» **Challenge A**:
Rename "sofa armrest" to "couch armrest" throughout the rows, beginning at the line that has "Assess the scene" and stopping after the last row. Return only those lines, with everything else left unchanged.

» **Document passage**:
Studio album by Barbara Mandrell
- Released: July 29, 1983
- Recorded: February 1983 (Nashville, TN)
- Genre: Country pop
- Length: 31:35
- Label: MCA
- Producer: Tom Collins

Barbara Mandrell chronology
| He Set My Life to Music (1982) | Spun Gold (1983) | Clean Cut (1984) |

Singles from Spun Gold
- "In Times Like These" Released: April 2, 1983; "One of a Kind Pair of Fools" Released: August 8, 1983;

= Spun Gold =

Spun Gold is the thirteenth solo studio album by American country music artist Barbara Mandrell. The album was released in July 1983 on MCA Records and was produced by Tom Collins. Spun Gold produced two major hit singles on the Billboard Country Singles chart in 1983.

Professional ratings
Review scores
| Source | Rating |
| AllMusic | Star |

== Background and content ==
Spun Gold was recorded in February 1983 in Nashville, Tennessee and contained ten tracks of new recordings. The album mainly consisted of country pop-influenced material mixed with song themes that discuss the hardships of working-class people. It included a duet with country artist Steve Wariner entitled "Overnight Sensation". Allmusic reviewer Greg Adams compared background guitar on the track "In Times Like These" to the guitar "riff" on Ike & Tina Turner's single, "Proud Mary". He also considered the single, "One of a Kind Pair of Fools" to have a "strong hook and pure pop production". Overall, Adams only gave the release two out five stars, calling the material "disco-era glitz". Adams also found the album's cover to be displeasing saying, "Meanwhile, Mandrell is decked out on the album cover like a high-fashion model in gold lame'. Dolly Parton has always been able to negotiate these kinds of apparent contradictions, but Mandrell does not have the same gift."

» **Challenge B**:
Continue the article about the album Spun Gold from where it stops.

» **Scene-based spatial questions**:
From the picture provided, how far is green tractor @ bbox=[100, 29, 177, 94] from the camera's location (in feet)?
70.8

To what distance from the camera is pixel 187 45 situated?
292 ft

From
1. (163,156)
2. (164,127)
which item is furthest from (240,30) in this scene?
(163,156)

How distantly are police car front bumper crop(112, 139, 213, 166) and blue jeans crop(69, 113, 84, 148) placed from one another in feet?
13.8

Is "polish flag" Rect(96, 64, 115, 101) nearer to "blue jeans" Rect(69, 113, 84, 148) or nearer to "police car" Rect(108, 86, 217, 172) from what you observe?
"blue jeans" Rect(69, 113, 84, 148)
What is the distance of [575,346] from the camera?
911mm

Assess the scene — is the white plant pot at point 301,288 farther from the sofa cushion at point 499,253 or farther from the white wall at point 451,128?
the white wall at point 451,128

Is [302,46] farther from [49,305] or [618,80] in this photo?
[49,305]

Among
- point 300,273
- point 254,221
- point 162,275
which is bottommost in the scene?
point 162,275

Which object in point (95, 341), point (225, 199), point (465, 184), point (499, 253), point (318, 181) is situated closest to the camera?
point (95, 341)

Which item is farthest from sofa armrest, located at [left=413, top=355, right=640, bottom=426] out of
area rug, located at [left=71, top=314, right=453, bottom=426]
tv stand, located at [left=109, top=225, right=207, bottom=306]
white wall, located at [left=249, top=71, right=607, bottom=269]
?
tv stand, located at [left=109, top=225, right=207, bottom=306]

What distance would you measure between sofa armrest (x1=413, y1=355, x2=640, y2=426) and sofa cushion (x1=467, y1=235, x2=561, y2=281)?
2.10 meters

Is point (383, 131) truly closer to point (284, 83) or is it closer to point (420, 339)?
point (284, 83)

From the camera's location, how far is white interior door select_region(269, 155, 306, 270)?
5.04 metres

» **Written reply A**:
Assess the scene — is the white plant pot at point 301,288 farther from the sofa cushion at point 499,253 or farther from the white wall at point 451,128?
the white wall at point 451,128

Is [302,46] farther from [49,305] or [618,80] in this photo?
[49,305]

Among
- point 300,273
- point 254,221
- point 162,275
which is bottommost in the scene?
point 162,275

Which object in point (95, 341), point (225, 199), point (465, 184), point (499, 253), point (318, 181) is situated closest to the camera?
point (95, 341)

Which item is farthest from couch armrest, located at [left=413, top=355, right=640, bottom=426] out of
area rug, located at [left=71, top=314, right=453, bottom=426]
tv stand, located at [left=109, top=225, right=207, bottom=306]
white wall, located at [left=249, top=71, right=607, bottom=269]
?
tv stand, located at [left=109, top=225, right=207, bottom=306]

What distance would you measure between couch armrest (x1=413, y1=355, x2=640, y2=426) and sofa cushion (x1=467, y1=235, x2=561, y2=281)?
2.10 meters

Is point (383, 131) truly closer to point (284, 83) or is it closer to point (420, 339)?
point (284, 83)

From the camera's location, how far is white interior door select_region(269, 155, 306, 270)?
5.04 metres

» **Written reply B**:
Spun Gold was issued on an LP album in its original release, with five songs on each side of the record.

== Release ==
Spun Gold spawned two singles in 1983. The lead single from the album was the opening track "In Times Like These". The song was released to radio in March 1983 and reached a peak of number 4 on the Billboard Magazine Hot Country Songs chart and number 6 on the RPM Canadian Country chart. The second single "One of a Kind (A Pair of Fools)" was released in July 1983 and became Mandrell's final number 1 single on the Billboard Country Singles Chart and also reached the same position on the Canadian RPM Country Tracks chart. Spun Gold was also released in 1983 and peaked at number 5 on the Billboard Top Country Albums chart, her highest charting studio album on that chart and number 140 on the Billboard 200 albums chart.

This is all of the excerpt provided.